Analysis of intervals of Pc5/Pi3 pulsations of the geomagnetic field and GICs shows that the relationship between the spectral power of geomagnetic pulsations and geomagnetically induced currents (GICs) in a north–south electric power transmission line is more pronounced with respect to the west–east component (BY) than the north–south component (BX) of the geomagnetic field. This is apparent from the greater coefficients of correlation and linear regression.

The coefficient of correlation in the high-frequency region of the spectrum is affected by the spatial scale of pulsations in both the north–south and west–east directions. In the low-frequency region (f < 2 mHz) of the considered range, the coefficients of correlation depend weakly on the scale of pulsations, while in the high-frequency spectral region (f > 2 mHz for large west–east pulsations and f > 3 mHz for large north–south pulsations), the correlation between the amplitude of GICs and large-scale geomagnetic pulsations grows along with frequency and exceeds the one between GIC amplitudes and small-scale geomagnetic pulsations. Large-scale Pc5 geomagnetic pulsations thus exhibit stronger correlations with GICs than small-scale ones.

Many authors (e.g. [19]) assume that the intensity of GICs is proportional to the derivative of geomagnetic field variations with respect to time (dB/dt). This approximation is logical only for a special type of conductivity depth distribution; the frequency-dependent relationship between the amplitudes of GICs and magnetic field variations generally requires numerical investigation. In many cases, the relationship between GIC amplitudes J(f) and geomagnetic pulsations B(f) at a given frequency f can be approximated by power dependence J(f) ~ fαB(f).

Given typical values of conductivity of Earth’s crust and frequencies of several millihertz, GICs penetrate approximately to skin depth. At Earth’s surface, the impedance relationship \(\vec {E}\)(f) = Z(f)\(\vec {H}\)(f) describes the relationship between the amplitudes of the vectors of the horizontal electric and magnetic components, \(\vec {E}\) = {EX, EY} and \(\vec {B}\) = {BX, BY}, respectively (a plane-wave approximation), where Z(f) is the impedance of Earth’s crust, determined by the resistivity-depth relation ρ(z). There is no need to synthesize telluric field E(t) if we introduce proxy-telluric field \({{E}_{{\text{p}}}}(t)\) = \(\left| {{{F}^{{ - 1}}}\left\{ {Z(f)B(f)} \right\}} \right|,\) where F−1 is the inverse Fourier transform [20], and assume the conductivity of Earth’s crust is uniform: Z(f) ~ f1/2 [21].

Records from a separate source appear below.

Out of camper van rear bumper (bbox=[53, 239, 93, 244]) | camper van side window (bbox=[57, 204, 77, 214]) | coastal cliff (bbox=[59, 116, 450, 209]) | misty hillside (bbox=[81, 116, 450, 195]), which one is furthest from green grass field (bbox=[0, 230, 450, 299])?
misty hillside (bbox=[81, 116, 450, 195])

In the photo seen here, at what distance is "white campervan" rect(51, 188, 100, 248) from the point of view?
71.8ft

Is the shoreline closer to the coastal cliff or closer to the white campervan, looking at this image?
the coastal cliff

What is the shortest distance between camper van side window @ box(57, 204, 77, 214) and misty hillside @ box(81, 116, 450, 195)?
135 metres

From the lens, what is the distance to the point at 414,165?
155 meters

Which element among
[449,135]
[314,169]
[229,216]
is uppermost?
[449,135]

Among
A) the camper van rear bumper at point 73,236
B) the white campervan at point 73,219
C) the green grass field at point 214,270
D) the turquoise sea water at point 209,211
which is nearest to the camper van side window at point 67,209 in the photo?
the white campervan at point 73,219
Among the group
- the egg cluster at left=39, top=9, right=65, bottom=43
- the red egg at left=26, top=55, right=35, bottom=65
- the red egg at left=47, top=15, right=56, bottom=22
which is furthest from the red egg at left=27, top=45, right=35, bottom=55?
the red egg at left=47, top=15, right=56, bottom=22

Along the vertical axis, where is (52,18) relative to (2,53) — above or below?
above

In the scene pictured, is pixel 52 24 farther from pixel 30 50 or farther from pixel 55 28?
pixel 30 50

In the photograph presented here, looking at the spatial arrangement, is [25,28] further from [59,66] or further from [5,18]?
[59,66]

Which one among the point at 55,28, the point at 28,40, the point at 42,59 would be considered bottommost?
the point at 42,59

Analysis of the partial coefficients of correlation between the spectral power density of pulsations of the BY component of the geomagnetic field and GICs generated in the quasi-north–south electric power transmission line on the Kola Peninsula shows that the greatest correlation is at 0.5 < α < 1 for power dependence J ~ fαBY. Value α = 0.5 corresponds to constant conductivity, while α = 1 corresponds to the constant effective height of the circuit formed by the electric power transmission line and ground currents. The weak dependence of the correlation coefficient on parameter α in the specified range allows us to use one of these simple models to make estimates. The difference between the coefficients of correlation, which is due to conductivity depth distribution, turns out to be smaller than the difference between the large- and small-scale pulsations.